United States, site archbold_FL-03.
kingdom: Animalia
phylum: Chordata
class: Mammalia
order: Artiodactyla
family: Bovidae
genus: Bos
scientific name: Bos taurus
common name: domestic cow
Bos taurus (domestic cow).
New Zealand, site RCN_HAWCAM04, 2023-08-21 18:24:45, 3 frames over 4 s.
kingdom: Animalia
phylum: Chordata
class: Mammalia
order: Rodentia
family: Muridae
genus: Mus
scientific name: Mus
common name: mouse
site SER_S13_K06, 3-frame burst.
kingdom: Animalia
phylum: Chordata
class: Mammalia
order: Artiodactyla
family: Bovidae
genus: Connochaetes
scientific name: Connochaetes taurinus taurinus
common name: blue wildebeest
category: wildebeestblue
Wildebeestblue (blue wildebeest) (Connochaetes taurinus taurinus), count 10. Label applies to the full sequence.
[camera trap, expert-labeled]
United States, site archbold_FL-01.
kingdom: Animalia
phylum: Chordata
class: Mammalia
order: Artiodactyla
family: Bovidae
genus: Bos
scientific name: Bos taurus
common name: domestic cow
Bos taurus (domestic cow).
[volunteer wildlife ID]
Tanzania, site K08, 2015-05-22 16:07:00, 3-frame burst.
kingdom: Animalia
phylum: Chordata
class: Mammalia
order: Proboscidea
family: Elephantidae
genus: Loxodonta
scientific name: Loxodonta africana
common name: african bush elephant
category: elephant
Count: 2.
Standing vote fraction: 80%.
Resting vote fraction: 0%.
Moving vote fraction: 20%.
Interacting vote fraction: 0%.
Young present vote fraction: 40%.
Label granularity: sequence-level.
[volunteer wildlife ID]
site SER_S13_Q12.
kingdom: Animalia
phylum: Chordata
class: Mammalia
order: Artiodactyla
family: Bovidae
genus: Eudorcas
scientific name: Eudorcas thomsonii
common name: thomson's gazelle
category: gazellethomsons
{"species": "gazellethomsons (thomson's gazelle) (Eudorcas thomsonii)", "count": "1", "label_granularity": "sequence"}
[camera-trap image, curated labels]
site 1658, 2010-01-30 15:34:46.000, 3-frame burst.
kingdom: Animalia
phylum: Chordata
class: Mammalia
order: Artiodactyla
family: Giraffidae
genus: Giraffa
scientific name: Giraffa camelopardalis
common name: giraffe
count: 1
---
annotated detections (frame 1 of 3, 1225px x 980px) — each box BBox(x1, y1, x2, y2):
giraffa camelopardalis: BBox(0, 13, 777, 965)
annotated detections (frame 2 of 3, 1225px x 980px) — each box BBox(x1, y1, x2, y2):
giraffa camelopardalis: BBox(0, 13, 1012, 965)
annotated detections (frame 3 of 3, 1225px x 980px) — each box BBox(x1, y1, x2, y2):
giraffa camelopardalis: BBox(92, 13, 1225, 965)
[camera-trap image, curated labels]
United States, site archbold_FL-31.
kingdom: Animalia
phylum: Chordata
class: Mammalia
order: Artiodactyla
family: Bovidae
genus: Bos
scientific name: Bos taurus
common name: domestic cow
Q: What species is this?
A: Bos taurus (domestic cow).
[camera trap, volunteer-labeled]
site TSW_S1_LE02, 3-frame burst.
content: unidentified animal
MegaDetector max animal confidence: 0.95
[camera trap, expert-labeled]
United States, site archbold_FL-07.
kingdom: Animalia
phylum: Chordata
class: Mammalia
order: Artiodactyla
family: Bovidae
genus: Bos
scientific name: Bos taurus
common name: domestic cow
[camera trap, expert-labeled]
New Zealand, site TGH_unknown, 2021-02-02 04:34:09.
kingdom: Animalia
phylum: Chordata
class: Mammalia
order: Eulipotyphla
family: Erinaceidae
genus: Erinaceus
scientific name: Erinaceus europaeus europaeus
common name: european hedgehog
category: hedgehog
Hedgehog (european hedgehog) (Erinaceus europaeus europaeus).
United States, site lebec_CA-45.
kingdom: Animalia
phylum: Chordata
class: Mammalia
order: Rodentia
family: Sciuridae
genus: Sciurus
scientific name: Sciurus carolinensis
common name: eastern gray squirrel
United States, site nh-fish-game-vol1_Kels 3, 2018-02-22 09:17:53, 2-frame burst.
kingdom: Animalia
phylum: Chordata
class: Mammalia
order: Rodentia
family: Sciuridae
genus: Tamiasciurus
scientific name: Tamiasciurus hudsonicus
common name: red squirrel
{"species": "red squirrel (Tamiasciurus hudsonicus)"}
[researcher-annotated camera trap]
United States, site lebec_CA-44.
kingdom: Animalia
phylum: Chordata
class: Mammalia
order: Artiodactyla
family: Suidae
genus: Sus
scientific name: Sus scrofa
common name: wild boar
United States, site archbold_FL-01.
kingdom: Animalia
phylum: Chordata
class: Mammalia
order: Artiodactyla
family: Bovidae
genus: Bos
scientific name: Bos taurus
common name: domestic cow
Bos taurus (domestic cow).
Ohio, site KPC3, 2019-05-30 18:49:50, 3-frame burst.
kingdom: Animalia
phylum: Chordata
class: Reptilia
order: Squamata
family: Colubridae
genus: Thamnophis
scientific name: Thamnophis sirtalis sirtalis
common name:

···

Above are the entries; copy out every line among them that contains the word "species".

• OUTPUT FOR THIS TASK:
{"species": "gazellethomsons (thomson's gazelle) (Eudorcas thomsonii)", "count": "1", "label_granularity": "sequence"}
Q: What species is this?
{"species": "red squirrel (Tamiasciurus hudsonicus)"}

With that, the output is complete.